マーケットトレンド の 石油とガスの下流 産業
市場を支配する製油所
- 世界のエネルギー需要は、今後20年間で50〜60%増加すると予想されている。この需要の伸びは、世界人口の増加と発展途上国の生活水準の向上に起因している。新しい再生可能エネルギー源が世界中で人気を集めているとはいえ、石油燃料は依然として世界的に主要なエネルギー源である。この傾向は今後数十年間続くと予想され、石油産業のすべてのセクターに恩恵をもたらす。
- さらに、産業活動の活発化と経済成長は、石油精製業界を下支えするものと思われる。米国やブラジルなどの先進国では、ディーゼルやその他の留出油の需要は今後数年間堅調に推移すると予想される。このような需要の伸びは、これらの国々における強力な製油業界によるものと考えられる。
- 例えば2019年、ブラジルの半官半民の石油会社ペトロブラスは、アブレウ・エ・リマ製油所(RNEST)の製油所能力の増強を計画している。同製油所の処理能力は日量23万バレルとなる予定だ。同製油所には、それぞれ115,000バレル/日の処理能力を持つ精製トレインが2系列設置される。
- 従って、今後5年間は、燃料価格の上昇と消費量の増加に伴い、精製業界は回復すると予想される。従って、製油業界は予測期間中、川下市場の成長の主要因になると予想される。
アジア太平洋地域が市場を支配する
- アジア太平洋地域は2018年の石油・ガス下流市場を支配しており、今後数年間もその支配が続くと予想される。2018年、アジア太平洋地域は世界の石油精製能力のほぼ35%を占めている。
- 2018年現在、インドは世界の石油精製能力のほぼ5%を占めている。石油精製製品に対する需要の高まりは、川下企業に新規プロジェクトや既存施設の拡張への投資を促している。
- Indian Oil Corp.とHindustan Petroleumは、18-19年度予算でそれぞれグジャラートとムンバイの製油所拡張プロジェクトにCAPEXを割り当てた。どちらのプロジェクトも2021年と2022年に稼働する予定である。
- さらに、インドの石油化学業界は、石油化学ハブへの投資をますます重視するようになると予想される。政府は国内の22の製油所の周辺に石油化学コンビナートを設立する計画だ。クラスター化は操業コストを削減し、ブラウンフィールドとグリーンフィールドの開発を伴うと予想される。

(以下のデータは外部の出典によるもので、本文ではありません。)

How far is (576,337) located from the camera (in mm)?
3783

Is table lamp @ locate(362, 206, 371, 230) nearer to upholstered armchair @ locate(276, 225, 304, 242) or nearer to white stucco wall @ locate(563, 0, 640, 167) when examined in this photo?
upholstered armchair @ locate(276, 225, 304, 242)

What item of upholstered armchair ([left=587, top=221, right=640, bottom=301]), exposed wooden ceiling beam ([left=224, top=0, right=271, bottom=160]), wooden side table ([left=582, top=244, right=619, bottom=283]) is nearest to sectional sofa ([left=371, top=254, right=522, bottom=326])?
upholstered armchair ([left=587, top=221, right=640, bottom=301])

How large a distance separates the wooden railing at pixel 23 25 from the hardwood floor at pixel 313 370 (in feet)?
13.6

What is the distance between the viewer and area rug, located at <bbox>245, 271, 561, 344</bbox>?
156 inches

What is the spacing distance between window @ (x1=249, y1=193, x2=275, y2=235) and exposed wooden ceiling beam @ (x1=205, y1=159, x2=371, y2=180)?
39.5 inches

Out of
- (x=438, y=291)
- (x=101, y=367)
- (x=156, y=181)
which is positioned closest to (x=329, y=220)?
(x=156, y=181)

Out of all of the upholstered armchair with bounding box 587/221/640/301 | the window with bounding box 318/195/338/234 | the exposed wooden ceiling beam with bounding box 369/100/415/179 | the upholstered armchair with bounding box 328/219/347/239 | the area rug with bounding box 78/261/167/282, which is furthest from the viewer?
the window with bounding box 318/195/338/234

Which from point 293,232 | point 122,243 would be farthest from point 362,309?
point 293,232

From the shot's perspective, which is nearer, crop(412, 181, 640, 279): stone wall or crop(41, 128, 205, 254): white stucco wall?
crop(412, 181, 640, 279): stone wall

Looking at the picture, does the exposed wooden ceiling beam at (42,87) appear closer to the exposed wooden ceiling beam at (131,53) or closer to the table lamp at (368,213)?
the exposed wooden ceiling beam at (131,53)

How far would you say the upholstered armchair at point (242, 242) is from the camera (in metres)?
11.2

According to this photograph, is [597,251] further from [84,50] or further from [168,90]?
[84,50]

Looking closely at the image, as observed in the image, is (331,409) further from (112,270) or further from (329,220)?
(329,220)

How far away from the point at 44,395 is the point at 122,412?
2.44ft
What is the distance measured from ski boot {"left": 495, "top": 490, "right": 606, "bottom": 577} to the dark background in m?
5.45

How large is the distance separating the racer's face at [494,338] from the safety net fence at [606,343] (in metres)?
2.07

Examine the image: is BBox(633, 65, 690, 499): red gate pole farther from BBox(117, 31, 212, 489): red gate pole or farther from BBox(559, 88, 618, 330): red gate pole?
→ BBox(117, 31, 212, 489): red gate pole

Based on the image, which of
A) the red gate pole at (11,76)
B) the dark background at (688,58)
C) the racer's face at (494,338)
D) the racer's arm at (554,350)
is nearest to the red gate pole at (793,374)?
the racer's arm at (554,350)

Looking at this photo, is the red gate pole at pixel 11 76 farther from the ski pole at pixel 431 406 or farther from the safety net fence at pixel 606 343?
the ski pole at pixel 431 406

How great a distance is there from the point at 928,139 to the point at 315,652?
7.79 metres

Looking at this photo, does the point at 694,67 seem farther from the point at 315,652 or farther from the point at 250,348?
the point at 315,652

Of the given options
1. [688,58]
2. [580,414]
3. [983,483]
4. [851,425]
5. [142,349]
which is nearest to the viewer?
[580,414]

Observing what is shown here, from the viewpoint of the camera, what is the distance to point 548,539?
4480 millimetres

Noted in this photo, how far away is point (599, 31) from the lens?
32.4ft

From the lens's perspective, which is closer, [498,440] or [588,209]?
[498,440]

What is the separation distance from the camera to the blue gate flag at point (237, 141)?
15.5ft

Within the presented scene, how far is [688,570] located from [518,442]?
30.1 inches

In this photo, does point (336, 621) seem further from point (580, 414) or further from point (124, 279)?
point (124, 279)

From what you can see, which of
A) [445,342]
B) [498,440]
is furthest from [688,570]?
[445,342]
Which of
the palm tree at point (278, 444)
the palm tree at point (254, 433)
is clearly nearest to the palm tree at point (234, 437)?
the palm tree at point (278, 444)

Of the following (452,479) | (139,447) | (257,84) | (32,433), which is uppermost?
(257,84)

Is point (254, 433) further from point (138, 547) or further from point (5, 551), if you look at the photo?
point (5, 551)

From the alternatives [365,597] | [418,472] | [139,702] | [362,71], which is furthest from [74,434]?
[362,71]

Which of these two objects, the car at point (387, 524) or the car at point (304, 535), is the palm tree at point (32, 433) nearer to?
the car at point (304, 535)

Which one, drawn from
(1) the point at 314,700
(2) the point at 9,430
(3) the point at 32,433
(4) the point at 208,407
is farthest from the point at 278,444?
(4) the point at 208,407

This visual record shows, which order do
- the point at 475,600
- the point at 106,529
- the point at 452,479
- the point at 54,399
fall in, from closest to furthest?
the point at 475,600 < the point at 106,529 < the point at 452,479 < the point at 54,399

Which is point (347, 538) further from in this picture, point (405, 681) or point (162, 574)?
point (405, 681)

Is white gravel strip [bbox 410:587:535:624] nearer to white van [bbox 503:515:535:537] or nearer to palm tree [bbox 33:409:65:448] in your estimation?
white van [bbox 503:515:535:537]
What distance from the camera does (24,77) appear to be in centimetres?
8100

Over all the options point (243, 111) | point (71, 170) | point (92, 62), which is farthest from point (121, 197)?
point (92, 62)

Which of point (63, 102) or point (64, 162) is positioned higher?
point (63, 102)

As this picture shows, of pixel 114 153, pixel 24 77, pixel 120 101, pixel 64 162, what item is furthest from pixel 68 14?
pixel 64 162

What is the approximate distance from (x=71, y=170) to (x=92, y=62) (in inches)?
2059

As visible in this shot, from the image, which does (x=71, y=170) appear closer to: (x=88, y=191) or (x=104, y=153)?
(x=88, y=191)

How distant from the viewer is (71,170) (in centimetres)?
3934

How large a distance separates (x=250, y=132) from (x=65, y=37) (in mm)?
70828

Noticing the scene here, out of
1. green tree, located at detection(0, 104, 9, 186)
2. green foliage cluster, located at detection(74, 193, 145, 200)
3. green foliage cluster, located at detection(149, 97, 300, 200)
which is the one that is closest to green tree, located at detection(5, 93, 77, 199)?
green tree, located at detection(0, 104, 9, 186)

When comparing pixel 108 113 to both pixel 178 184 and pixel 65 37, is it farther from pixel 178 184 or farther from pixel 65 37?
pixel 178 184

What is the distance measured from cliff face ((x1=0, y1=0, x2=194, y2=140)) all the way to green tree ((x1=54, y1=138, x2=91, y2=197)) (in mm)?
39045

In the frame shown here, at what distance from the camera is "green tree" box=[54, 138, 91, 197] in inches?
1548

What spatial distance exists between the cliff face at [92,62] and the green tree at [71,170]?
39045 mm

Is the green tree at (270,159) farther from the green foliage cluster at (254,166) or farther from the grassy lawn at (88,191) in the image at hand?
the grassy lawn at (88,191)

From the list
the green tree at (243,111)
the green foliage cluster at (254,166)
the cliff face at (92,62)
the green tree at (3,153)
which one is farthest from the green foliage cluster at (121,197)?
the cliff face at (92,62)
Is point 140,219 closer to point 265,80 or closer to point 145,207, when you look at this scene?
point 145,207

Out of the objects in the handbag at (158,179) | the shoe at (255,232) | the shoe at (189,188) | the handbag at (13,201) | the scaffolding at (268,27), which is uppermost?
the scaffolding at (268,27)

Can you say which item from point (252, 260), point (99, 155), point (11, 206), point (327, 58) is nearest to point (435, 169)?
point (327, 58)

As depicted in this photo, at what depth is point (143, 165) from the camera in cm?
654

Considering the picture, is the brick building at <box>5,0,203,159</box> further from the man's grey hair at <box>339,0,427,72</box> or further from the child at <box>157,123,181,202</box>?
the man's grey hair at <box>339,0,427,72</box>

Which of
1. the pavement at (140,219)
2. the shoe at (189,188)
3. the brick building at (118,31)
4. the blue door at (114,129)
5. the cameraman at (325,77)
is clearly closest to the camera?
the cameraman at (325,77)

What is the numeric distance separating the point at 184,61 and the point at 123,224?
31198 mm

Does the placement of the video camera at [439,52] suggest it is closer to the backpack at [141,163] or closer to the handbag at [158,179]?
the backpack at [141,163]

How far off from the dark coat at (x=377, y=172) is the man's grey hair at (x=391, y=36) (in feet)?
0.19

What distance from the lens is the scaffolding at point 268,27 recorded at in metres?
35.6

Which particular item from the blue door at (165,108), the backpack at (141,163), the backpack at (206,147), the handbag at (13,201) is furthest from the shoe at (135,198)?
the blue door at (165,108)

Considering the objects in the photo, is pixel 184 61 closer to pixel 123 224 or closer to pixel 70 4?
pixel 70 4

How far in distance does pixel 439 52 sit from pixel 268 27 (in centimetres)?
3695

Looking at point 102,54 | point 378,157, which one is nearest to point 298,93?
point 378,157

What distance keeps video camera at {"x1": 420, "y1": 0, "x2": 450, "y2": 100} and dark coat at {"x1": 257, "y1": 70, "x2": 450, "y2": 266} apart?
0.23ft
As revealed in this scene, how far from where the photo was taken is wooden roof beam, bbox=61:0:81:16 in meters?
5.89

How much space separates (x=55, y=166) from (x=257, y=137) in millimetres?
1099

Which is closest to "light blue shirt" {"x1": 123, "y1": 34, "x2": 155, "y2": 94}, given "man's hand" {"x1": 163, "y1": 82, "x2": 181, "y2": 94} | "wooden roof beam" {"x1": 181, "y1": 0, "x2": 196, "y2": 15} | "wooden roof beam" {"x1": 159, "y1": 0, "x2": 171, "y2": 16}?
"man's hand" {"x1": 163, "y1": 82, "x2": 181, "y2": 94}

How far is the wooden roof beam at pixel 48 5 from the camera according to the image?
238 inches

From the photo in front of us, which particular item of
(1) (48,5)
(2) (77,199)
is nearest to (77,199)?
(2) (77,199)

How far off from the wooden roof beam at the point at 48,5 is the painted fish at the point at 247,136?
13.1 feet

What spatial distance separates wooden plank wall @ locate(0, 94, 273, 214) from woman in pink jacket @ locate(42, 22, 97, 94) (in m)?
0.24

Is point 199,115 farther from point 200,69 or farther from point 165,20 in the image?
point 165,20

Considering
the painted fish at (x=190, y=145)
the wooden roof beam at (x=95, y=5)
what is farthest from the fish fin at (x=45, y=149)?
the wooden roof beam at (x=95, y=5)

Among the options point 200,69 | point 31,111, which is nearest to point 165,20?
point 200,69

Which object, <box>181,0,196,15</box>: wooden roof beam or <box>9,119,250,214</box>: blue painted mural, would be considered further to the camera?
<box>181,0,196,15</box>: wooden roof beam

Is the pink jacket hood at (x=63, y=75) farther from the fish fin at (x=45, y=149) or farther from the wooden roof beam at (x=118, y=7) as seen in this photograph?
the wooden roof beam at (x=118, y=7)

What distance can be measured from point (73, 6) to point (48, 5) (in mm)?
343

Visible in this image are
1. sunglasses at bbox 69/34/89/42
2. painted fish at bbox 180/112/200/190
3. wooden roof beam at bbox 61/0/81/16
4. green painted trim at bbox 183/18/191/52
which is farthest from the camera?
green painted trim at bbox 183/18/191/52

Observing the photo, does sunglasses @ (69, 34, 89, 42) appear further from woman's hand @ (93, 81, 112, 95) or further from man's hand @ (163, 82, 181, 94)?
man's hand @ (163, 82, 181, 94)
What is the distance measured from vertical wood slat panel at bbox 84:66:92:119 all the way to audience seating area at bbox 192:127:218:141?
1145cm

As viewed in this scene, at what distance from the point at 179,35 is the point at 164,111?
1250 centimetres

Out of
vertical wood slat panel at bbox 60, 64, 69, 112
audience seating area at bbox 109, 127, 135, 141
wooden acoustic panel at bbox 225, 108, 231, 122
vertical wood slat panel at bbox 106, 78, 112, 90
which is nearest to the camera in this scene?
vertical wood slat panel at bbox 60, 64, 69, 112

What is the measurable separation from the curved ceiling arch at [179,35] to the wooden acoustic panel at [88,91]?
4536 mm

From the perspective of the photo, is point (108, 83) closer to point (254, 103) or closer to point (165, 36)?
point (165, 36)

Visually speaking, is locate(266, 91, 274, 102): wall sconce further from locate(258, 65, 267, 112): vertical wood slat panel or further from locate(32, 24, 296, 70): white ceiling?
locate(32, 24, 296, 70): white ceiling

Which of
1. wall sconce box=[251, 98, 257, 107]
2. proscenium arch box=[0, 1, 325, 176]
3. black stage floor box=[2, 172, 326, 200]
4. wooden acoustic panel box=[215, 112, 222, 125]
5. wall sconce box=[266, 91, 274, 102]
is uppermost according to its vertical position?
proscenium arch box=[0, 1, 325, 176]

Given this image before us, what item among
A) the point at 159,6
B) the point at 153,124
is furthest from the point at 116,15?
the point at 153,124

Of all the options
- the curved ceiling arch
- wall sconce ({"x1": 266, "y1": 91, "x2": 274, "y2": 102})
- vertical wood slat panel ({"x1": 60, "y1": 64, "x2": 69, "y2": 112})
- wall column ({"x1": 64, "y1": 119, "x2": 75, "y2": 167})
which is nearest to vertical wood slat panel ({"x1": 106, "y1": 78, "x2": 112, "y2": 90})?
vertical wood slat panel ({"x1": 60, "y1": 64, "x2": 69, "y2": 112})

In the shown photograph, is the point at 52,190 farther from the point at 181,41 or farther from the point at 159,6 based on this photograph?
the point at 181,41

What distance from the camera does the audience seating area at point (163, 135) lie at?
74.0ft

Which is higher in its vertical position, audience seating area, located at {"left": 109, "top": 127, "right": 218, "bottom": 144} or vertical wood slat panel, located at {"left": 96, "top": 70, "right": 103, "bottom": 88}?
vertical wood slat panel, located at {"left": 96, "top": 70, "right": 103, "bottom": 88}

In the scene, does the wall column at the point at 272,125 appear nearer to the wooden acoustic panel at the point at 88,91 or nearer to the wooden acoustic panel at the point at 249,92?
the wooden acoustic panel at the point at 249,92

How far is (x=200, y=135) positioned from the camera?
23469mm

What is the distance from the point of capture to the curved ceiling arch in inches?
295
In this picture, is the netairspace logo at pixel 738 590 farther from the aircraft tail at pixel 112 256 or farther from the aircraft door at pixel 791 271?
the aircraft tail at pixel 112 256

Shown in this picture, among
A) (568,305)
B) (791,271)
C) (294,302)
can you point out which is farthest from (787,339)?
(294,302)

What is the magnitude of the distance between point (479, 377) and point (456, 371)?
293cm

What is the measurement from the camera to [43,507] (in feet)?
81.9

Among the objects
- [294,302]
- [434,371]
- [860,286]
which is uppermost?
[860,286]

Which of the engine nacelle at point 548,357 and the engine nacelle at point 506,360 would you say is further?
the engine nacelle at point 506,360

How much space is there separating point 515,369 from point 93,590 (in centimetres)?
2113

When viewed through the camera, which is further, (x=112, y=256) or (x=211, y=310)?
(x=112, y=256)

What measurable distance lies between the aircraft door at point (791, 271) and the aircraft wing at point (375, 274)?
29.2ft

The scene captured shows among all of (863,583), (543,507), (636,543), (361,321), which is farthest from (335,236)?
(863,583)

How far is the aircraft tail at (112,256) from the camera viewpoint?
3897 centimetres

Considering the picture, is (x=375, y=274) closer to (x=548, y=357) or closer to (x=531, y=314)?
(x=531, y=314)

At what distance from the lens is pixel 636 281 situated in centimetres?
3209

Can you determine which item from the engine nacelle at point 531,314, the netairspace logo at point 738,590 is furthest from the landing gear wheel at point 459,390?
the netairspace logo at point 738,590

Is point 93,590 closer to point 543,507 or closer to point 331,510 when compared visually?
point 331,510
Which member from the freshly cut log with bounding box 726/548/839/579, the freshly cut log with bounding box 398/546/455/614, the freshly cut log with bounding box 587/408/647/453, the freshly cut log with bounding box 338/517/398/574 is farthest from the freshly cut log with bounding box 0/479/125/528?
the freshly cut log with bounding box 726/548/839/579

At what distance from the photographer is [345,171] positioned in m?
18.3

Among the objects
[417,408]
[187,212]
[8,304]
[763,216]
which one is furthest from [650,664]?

- 2018年現在、中国は世界の石油精製能力の15.6%を占めている。予測期間中、同国の石油化学・製油セクターはプラスに転じると予想される。
- 2019年10月、China National Chemical Engineering Group Corporationは、中国南西部の四川省成都市において、ロシアのRusGasDobychaと約120億ユーロ相当の契約を締結した。このプロジェクトは、世界最大のエチレン統合プロジェクトとなる見込みだ。
- 石油精製・石油化学部門への投資の増加と、各国における既存の川下インフラの拡張により、この地域は予測期間中、石油・ガス川下市場を支配すると予想される。